ヨハン様がドゥルカマーラであるということを公表すれば、オイレさんが望んだ医学の発展はここで途絶えてしまう。もし尋問がすでに始まっているなら、完全に怪我し損である。
私は必死に頭を回転させて、なんとか他の道がないのかを考える。医学の研究はヨハン様とオイレさん、お二人共の夢だ。オイレさんの命を助けるだけでなく、お二人が医学をあきらめずに済むような方法はないのだろうか。

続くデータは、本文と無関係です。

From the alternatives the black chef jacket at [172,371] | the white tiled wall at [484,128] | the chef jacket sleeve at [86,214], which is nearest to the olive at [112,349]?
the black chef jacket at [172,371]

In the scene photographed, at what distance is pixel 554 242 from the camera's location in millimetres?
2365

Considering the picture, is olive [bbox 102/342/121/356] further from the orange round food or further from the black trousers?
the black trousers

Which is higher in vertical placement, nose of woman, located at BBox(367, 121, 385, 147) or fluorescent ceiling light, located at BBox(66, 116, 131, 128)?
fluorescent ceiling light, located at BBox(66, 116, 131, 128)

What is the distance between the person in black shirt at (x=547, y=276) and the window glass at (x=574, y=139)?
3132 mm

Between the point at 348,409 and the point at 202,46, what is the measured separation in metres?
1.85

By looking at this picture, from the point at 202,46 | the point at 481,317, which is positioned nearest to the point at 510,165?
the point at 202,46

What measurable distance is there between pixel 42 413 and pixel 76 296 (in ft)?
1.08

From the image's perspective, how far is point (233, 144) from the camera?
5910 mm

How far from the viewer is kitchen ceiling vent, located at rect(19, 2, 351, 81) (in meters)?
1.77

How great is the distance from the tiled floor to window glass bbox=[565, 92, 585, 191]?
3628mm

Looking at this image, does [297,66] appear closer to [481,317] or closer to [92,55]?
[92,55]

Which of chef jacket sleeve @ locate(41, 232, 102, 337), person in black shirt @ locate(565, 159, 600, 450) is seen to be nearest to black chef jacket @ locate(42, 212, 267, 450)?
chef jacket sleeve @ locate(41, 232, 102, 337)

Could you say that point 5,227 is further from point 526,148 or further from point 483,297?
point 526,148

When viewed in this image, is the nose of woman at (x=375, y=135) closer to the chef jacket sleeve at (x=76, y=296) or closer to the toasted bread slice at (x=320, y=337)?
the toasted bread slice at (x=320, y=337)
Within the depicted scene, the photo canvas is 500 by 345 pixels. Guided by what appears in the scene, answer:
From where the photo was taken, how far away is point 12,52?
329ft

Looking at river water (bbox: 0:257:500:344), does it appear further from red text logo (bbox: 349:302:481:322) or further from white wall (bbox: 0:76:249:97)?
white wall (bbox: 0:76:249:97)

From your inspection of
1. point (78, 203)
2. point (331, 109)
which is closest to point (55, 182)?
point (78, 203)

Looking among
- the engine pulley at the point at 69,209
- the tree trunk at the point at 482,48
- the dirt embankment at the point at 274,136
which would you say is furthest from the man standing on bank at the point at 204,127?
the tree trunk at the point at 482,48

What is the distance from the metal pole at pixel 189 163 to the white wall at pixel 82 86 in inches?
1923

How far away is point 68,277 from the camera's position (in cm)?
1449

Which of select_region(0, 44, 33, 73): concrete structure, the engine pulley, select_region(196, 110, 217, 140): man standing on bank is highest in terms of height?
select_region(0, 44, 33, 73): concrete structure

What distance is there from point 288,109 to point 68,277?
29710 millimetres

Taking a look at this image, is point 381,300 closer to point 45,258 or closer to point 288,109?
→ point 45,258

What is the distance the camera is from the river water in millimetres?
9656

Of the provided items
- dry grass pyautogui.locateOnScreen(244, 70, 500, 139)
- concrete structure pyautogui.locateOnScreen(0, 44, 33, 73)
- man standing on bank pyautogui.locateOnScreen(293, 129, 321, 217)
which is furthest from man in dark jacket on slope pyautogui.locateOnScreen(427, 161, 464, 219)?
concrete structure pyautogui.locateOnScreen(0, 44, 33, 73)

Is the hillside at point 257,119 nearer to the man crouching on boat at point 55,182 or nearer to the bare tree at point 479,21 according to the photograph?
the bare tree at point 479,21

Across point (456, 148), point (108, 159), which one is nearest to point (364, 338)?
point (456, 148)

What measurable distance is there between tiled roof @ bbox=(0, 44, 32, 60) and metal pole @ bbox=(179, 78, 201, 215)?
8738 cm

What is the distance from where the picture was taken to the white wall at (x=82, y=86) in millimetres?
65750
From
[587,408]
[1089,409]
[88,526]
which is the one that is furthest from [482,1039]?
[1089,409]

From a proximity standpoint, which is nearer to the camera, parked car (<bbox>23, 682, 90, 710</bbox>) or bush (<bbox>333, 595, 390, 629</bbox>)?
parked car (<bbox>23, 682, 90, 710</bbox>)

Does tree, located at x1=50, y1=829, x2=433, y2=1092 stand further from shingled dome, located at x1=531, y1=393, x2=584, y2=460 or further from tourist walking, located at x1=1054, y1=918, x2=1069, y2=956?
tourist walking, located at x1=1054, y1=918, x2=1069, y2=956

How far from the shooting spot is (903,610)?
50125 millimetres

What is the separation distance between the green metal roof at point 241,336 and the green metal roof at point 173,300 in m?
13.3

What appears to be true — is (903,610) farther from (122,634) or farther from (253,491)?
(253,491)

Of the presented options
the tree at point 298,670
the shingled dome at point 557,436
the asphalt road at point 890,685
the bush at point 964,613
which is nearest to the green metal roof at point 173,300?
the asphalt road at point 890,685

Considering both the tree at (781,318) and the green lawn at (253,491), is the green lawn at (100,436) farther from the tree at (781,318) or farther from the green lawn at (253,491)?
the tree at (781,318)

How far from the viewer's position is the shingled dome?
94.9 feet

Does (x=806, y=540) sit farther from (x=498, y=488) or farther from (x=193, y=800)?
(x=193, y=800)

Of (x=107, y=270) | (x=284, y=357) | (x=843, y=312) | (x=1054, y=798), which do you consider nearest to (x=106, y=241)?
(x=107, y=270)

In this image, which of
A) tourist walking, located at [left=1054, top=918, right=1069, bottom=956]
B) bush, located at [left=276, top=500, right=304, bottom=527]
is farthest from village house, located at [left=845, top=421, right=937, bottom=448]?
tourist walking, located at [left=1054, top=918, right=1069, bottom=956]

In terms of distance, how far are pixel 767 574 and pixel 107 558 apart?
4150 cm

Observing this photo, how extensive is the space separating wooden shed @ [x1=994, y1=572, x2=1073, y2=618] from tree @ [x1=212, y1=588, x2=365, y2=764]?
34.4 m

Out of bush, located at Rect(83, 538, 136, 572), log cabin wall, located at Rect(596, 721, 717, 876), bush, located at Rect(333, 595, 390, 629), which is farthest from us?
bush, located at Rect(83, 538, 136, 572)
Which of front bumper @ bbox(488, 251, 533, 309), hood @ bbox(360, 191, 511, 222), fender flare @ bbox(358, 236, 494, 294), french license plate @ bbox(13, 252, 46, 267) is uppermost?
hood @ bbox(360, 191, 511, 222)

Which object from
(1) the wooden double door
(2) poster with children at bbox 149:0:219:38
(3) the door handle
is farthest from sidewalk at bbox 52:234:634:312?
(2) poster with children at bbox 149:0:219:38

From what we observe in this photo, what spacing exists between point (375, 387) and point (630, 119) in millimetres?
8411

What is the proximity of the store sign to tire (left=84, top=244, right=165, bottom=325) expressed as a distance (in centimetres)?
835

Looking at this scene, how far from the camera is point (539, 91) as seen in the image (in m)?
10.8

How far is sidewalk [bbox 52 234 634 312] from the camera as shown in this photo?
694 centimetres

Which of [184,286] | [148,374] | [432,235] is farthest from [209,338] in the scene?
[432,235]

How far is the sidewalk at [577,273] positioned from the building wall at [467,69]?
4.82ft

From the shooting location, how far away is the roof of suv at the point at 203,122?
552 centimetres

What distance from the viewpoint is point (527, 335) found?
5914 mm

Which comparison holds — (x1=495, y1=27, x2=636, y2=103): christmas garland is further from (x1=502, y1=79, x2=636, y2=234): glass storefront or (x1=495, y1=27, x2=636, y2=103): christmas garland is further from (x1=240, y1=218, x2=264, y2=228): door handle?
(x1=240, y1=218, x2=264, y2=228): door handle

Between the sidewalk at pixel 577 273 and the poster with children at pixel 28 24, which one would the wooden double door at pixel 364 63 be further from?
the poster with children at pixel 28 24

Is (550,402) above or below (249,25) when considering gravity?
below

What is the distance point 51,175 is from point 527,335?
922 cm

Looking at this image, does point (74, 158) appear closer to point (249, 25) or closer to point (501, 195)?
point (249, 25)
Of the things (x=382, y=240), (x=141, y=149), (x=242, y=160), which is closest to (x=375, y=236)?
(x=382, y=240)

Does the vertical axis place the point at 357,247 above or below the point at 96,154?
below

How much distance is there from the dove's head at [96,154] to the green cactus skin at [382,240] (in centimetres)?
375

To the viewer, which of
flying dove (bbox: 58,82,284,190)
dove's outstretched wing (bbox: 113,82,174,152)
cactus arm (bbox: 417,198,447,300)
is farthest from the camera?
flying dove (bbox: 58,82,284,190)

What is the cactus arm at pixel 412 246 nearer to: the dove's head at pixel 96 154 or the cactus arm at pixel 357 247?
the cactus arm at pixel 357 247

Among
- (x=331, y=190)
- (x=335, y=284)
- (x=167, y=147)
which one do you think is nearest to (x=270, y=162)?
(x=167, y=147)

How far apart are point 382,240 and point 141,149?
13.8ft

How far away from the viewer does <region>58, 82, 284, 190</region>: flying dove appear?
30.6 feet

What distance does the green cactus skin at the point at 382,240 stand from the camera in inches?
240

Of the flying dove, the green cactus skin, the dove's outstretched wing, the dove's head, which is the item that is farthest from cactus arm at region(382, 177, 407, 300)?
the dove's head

―― それから、ヨハン様の発案であっても、それがヨハン様のためではなく、誰かほかの人のための命令であれば、やっぱり教えて。
そんな約束もしていた。今、まさしくほかの人のための命令が出されているが、獄中のオイレさん本人に教えに行くことはできない。
考えるうちに、ふとわいてきた疑問があった。ヤープは今回の件について、何も聞いていないといっていた。しかし、本当に尋問を担当しているのは他の刑吏なのだろうか? 教会の権威を決定づけるための大事件の尋問を、一番人気がある……つまり最も信頼のある刑吏でなくて、誰にやらせるだろうか。
その疑問に一筋の光明を見出し、私は無意識に口を開いていた。